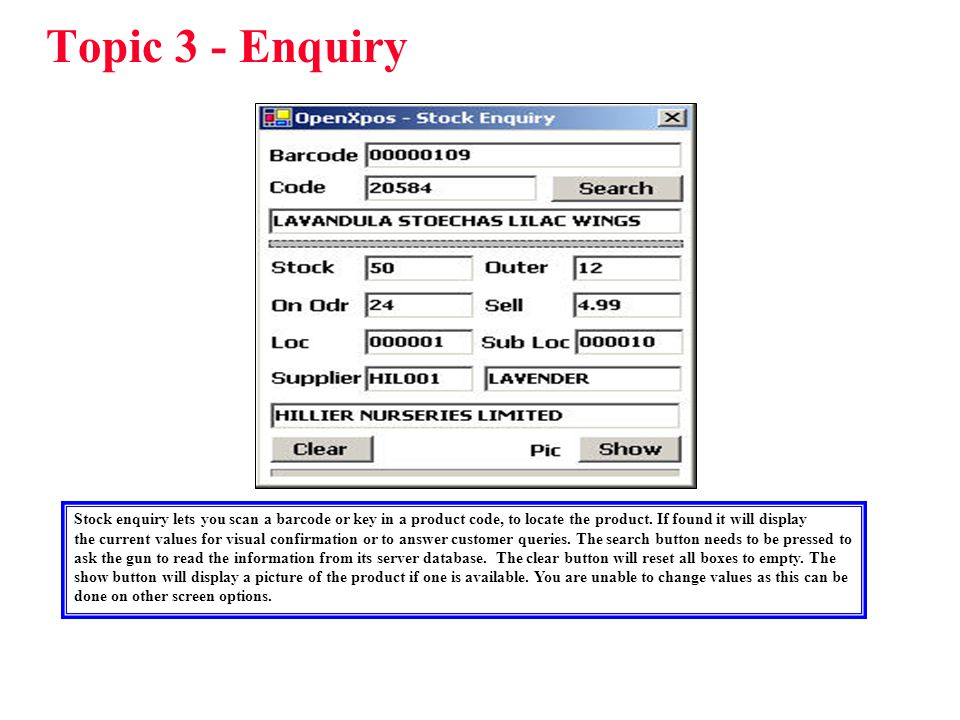 Topic 3 – Picture If a picture is available it can be seen by the show button on enquiry. BackNext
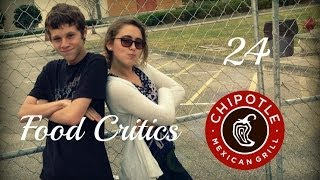 Food Critics - (Episode 24 Chipotle Mexican Grill)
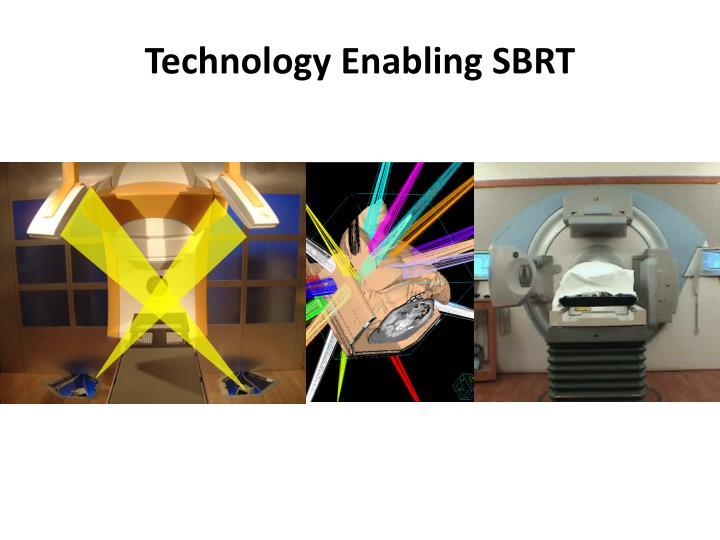Technology Enabling SBRT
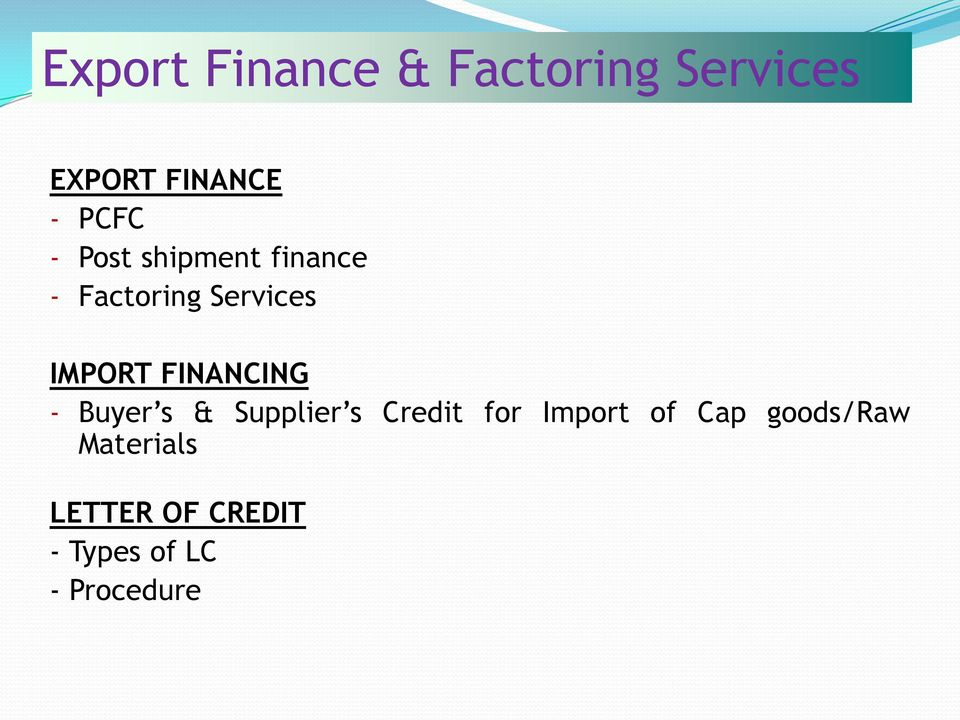 FINANCING - Buyer s & Supplier s Credit for Import of Cap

Exercise objective:
Return exactly the lines starting at the line with "Technology Enabling SBRT" and ending at the last line of the listing, both ends included; pictures are to be left out.

Task output:
Technology Enabling SBRT
 FINANCING - Buyer s & Supplier s Credit for Import of Cap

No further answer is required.